----- Records for the exercise -----

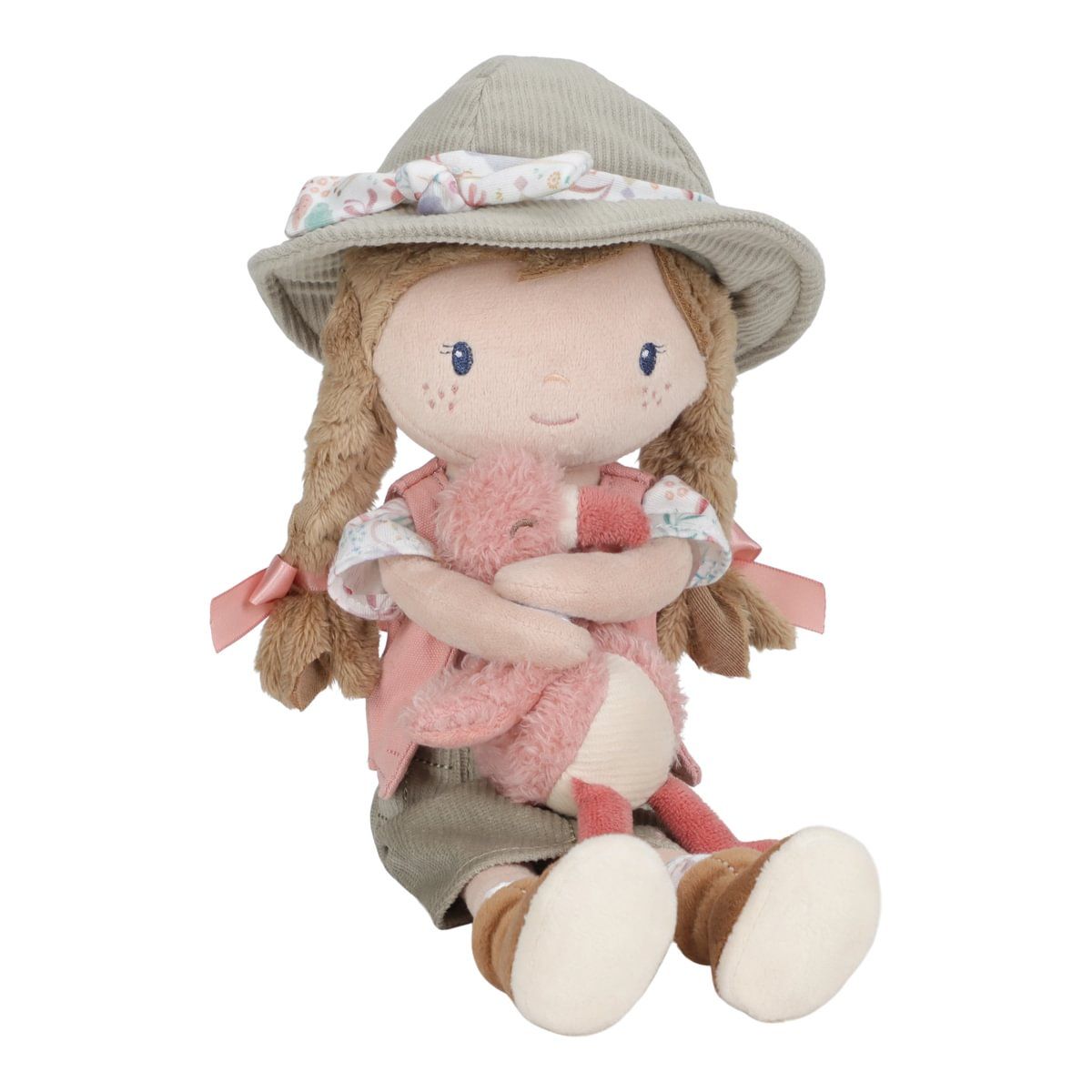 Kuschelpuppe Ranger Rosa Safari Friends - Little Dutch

-----
----- Records for the exercise -----

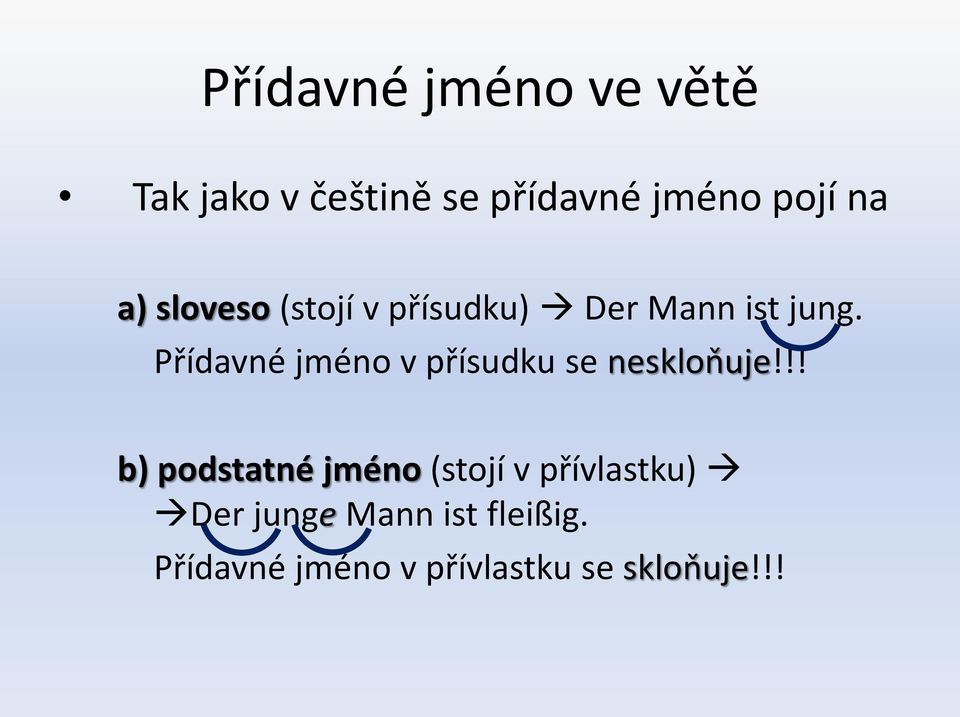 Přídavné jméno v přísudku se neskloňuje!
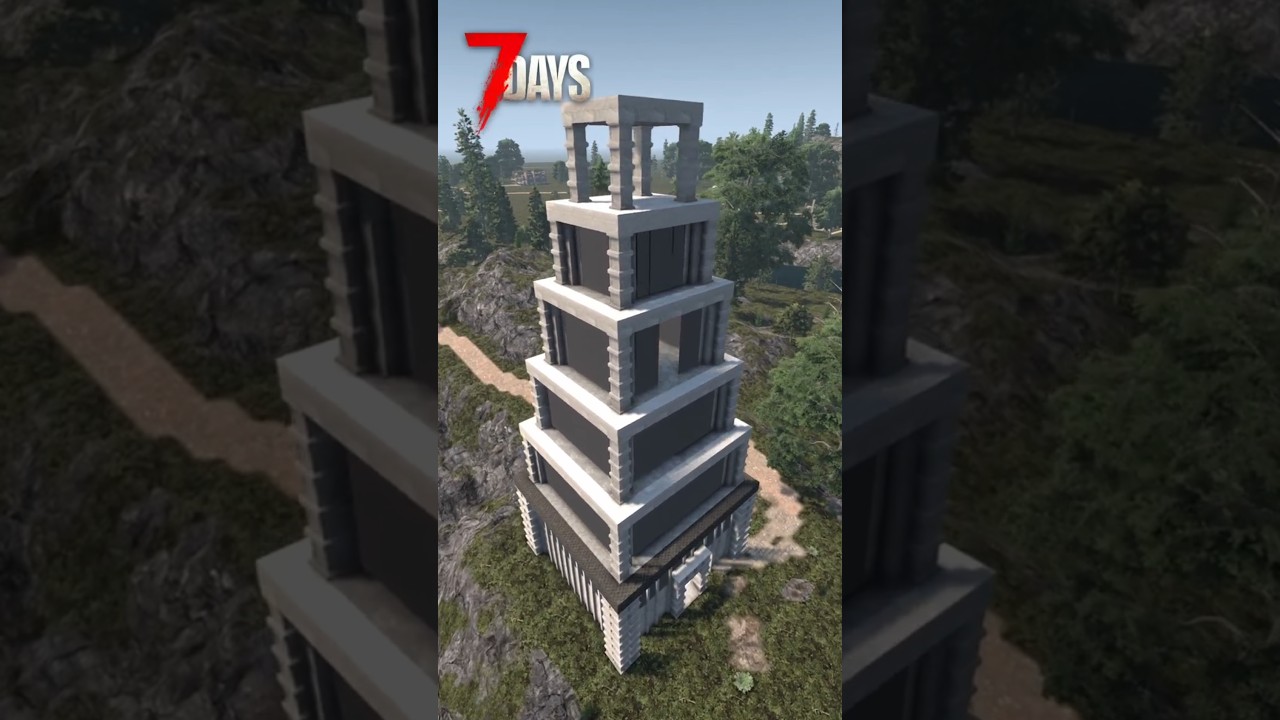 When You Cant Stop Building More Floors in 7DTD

-----
----- Records for the exercise -----

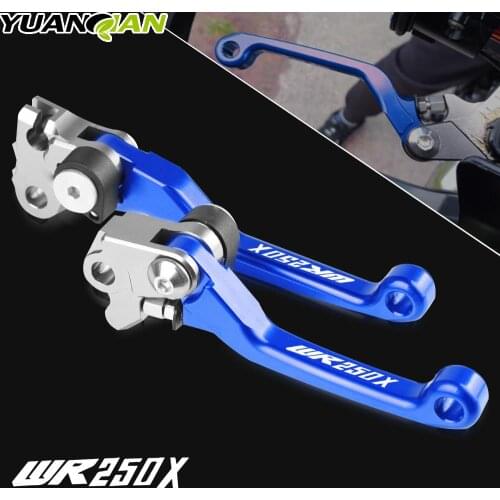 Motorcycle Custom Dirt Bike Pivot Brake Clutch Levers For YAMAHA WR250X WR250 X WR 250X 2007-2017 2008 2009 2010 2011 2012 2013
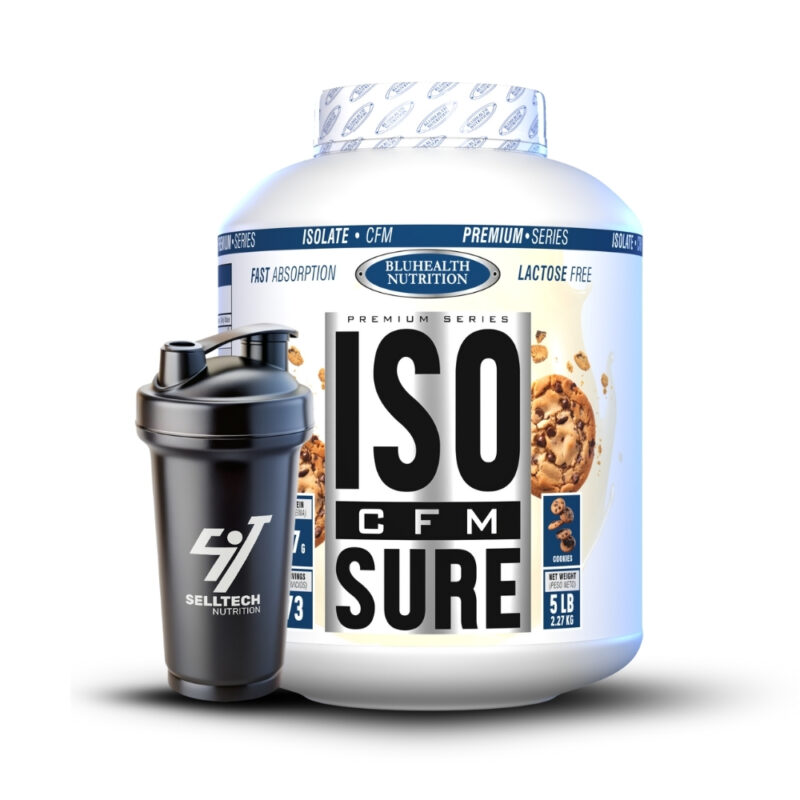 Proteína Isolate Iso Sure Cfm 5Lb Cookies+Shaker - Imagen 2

-----

◆ Problem statement: Start at the line above containing "Motorcycle Custom Dirt" and stop at the line containing "Proteína Isolate Iso": print those lines and everything between them exactly, but not the pictures.

◆ Task solution:
 Motorcycle Custom Dirt Bike Pivot Brake Clutch Levers For YAMAHA WR250X WR250 X WR 250X 2007-2017 2008 2009 2010 2011 2012 2013
 Proteína Isolate Iso Sure Cfm 5Lb Cookies+Shaker - Imagen 2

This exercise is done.